The way that the voluntary service helped give him good experiences and memories from what were otherwise tough times led to Stuart wanting to get involved himself.
“My main reason was to be able to give something back to the charity,” he says.
Stuart, who is now a freelance presenter with a show on Barrhead station Pulse 98.4, says he has many special memories.
But two instances will stick with him forever.
“The first one was a patient who was in a wheelchair and couldn’t walk or speak. A week passed and he started to interact with us – still unable to speak.
“The hospital got him a text-to-speech device and the next week we had him down in the studio and he gave out a big cheer. I’m sure this was the first time he’d managed to speak or project at that volume himself.
“Then the following week, he started walking again. His dad now volunteers for the charity.
“My second one sums up just how silly it can be. We had a patient visiting the studio who was my co-host and we got on great.

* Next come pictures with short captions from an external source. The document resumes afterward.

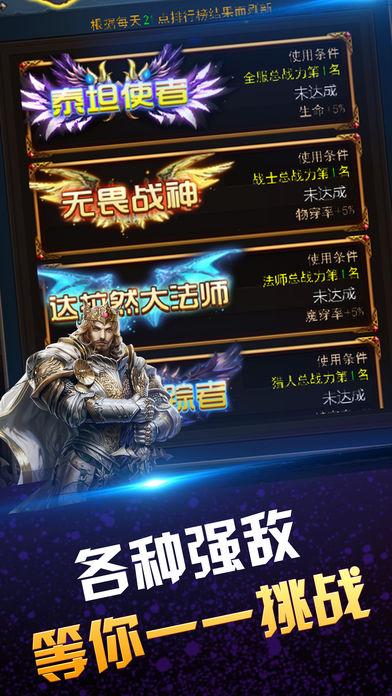 魔妖王之怒手游安卓版 v1.0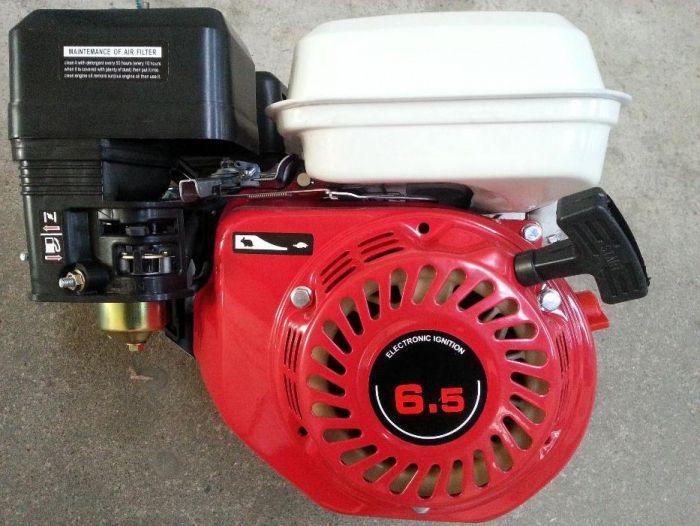 Motor 6,5 Cp(cositoare,motopompa,kart auto,abric,generator)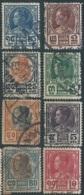 Siam  193à99A - Siam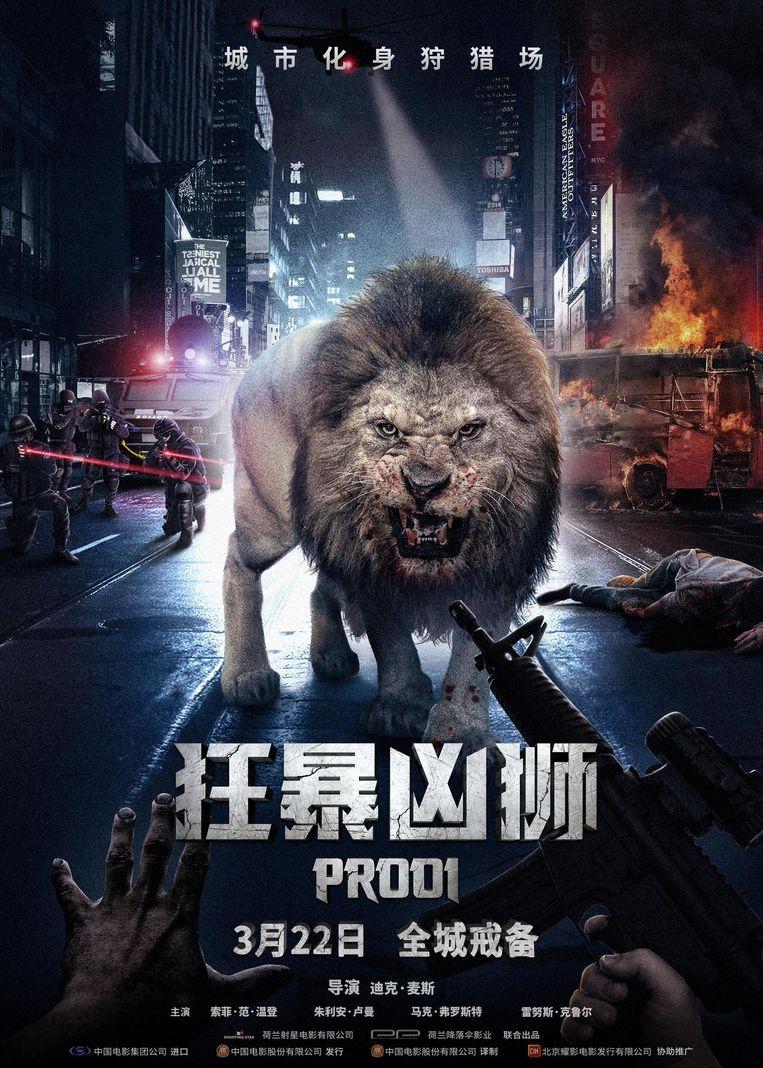 De Chinese poster van Prooi Beeld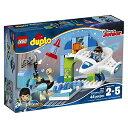 レゴ デュプロ 6138020 【送料無料】LEGO DUP...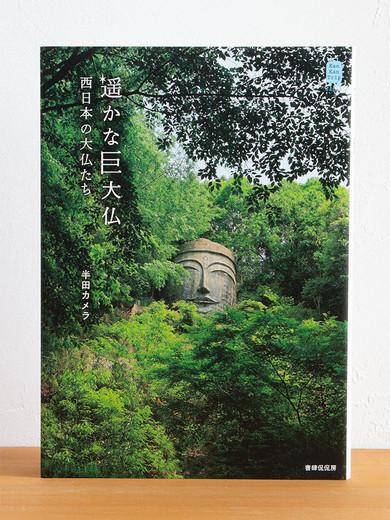 2020_DaibutsuWest_IMG_4364.jpg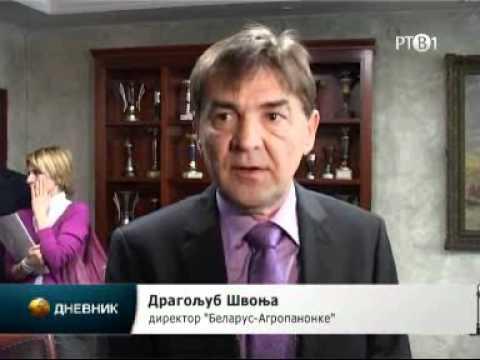 "Somborski akumulatori za ""Belarus"""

“The following week I was in the studio and doing the show when the phone rang – it was the girl from last week.
“I asked her if she would like to come down to the studio and she told me she got home a few days after we had met.
“She called me to let me know about the week she had and how she saw Little Mix, and it made me realise just how much the charity means to those kids who experience it.”

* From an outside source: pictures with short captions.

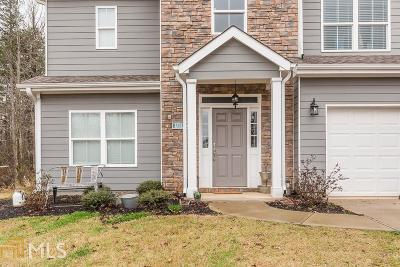 Banks County Single Family Home For Sale: 160 Oakwood Dr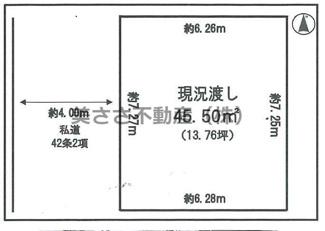 【土地図】八木町売地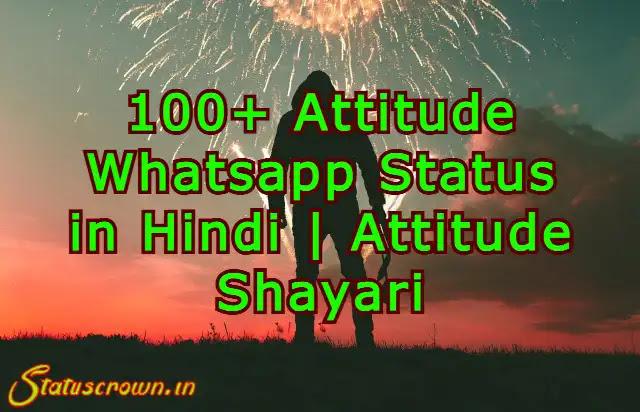 Attitude Whatsapp Status Shayari Hindi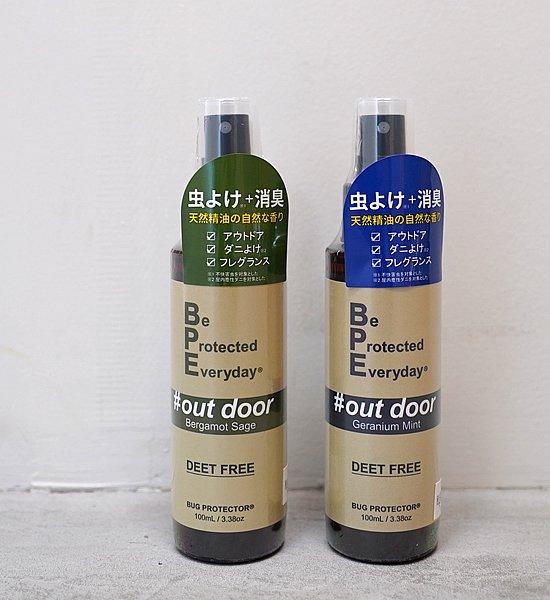 【BUG PROTECTOR®】バグプロテクター BPE アウトドア 虫よけスプレー 100ml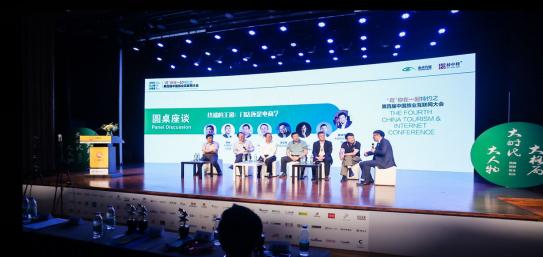 2016中国旅业互联网大会 3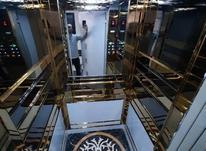 نصاب و سرویس کار آسانسور نیازمندیم  در شیپور-عکس کوچک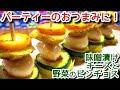 【ピンチョス レシピ】味噌漬けチーズと野菜のピンチョスの作り方、レシピ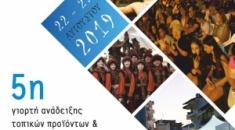 5η γιορτή Πολυγύρου «Γεύση – Παράδοση – Πολιτισμός» 22-25 Αυγούστου 2019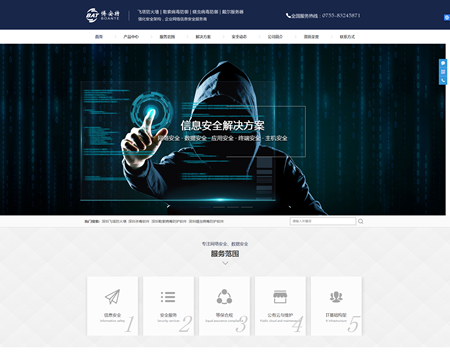 深圳市博安特科技有限公司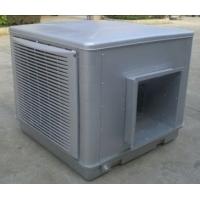【轴流环保空调 不锈钢环保空调 离心式环保空调】耀先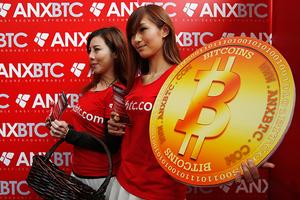 Китай запретил торговлю криптовалютами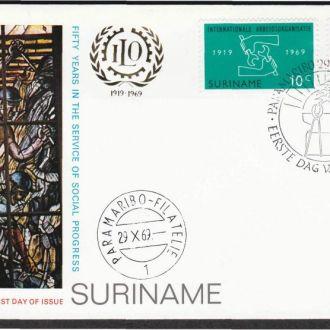 Суринам 1969 50 ЛЕТ МЕЖДУНАРОДНАЯ ОРГАНИЗАЦИЯ ТРУДА МОТ ILO ЭМБЛЕМА КПД Mi.562-563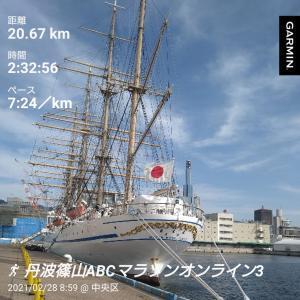丹波篠山ABCマラソンオンライン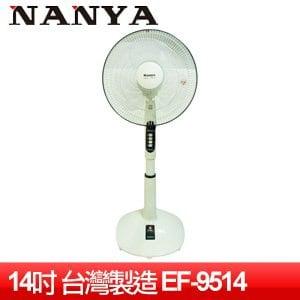 NANYA 南亞 14吋桌立扇 (EF-9514)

Toys, smiles, hugs… I love my job
Catherine Caughie has been a volunteer at Radio Lollipop for 18 years.
“It’s great fun, you feel like you’re five again and you just want to play with the toys, the paint and the games,” she laughs.
“When I go up on the wards and you play with a child I think that, no matter what they’re in for, it’s lovely just to see a smile on that kid’s face and that you’ve made a difference. There’s nothing like it.
“It’s for the families as well. It’s about the child, of course, but the families appreciate you. They’re sitting there, maybe all day, and you’re the first adult they see who isn’t part of the medical staff and they just give you a massive hug. It’s about being a bit of a comfort to them.
“Obviously it can be tough, you’re in a sick kids’ hospital and not everybody makes it, but you’re making a difference.”
One of several day-job colleagues whom Raymond has inspired to join Radio Lollipop, 39-year-old Catherine serves as the station’s volunteer coordinator, interviewing potential new recruits and finding new presenters to join the family.
“We’ve got so many volunteers here who have been here for years and I think that speaks volumes,” says Catherine.
“The fact that people have moved with their careers but actually have found a local Lollipop station says it all.”
The charity holds a recruitment day today in a bid to add to the team.
“Come along, it will genuinely change your life,” Catherine urges.
“You’ll make a difference to a sick child in hospital and there’s no greater privilege or honour than being able to do that.
“It’s two hours, one night a week. What would you be doing with that?”